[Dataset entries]
◆ ◆ ◆ ◆

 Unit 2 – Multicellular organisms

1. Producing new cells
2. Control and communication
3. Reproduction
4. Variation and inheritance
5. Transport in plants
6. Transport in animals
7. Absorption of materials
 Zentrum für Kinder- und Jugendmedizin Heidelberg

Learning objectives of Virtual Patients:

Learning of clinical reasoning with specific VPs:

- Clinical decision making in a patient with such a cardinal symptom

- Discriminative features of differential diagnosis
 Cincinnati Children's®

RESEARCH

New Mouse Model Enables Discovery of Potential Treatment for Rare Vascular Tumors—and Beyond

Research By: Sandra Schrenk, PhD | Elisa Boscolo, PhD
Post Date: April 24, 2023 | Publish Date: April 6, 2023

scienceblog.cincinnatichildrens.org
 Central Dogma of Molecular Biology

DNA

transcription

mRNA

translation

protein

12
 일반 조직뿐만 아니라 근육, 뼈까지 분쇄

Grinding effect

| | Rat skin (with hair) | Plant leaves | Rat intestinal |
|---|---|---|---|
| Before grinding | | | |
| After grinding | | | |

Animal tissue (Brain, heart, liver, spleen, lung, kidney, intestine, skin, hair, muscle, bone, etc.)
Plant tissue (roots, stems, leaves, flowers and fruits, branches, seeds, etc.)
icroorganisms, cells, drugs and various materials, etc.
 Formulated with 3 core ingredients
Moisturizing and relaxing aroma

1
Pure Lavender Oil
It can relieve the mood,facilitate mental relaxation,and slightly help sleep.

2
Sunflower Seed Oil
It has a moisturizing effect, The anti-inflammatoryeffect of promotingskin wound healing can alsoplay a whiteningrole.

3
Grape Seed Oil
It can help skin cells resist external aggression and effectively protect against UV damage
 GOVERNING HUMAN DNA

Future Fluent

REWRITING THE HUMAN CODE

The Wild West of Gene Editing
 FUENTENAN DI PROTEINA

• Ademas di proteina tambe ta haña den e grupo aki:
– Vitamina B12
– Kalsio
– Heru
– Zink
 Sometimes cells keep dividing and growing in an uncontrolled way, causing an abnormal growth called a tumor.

◆ ◆ ◆ ◆

▸ **Exercise prompt**
Bring together every line in the entries that holds the string "help".

▸ **Your solution**
It can relieve the mood,facilitate mental relaxation,and slightly help sleep.
It can help skin cells resist external aggression and effectively protect against UV damage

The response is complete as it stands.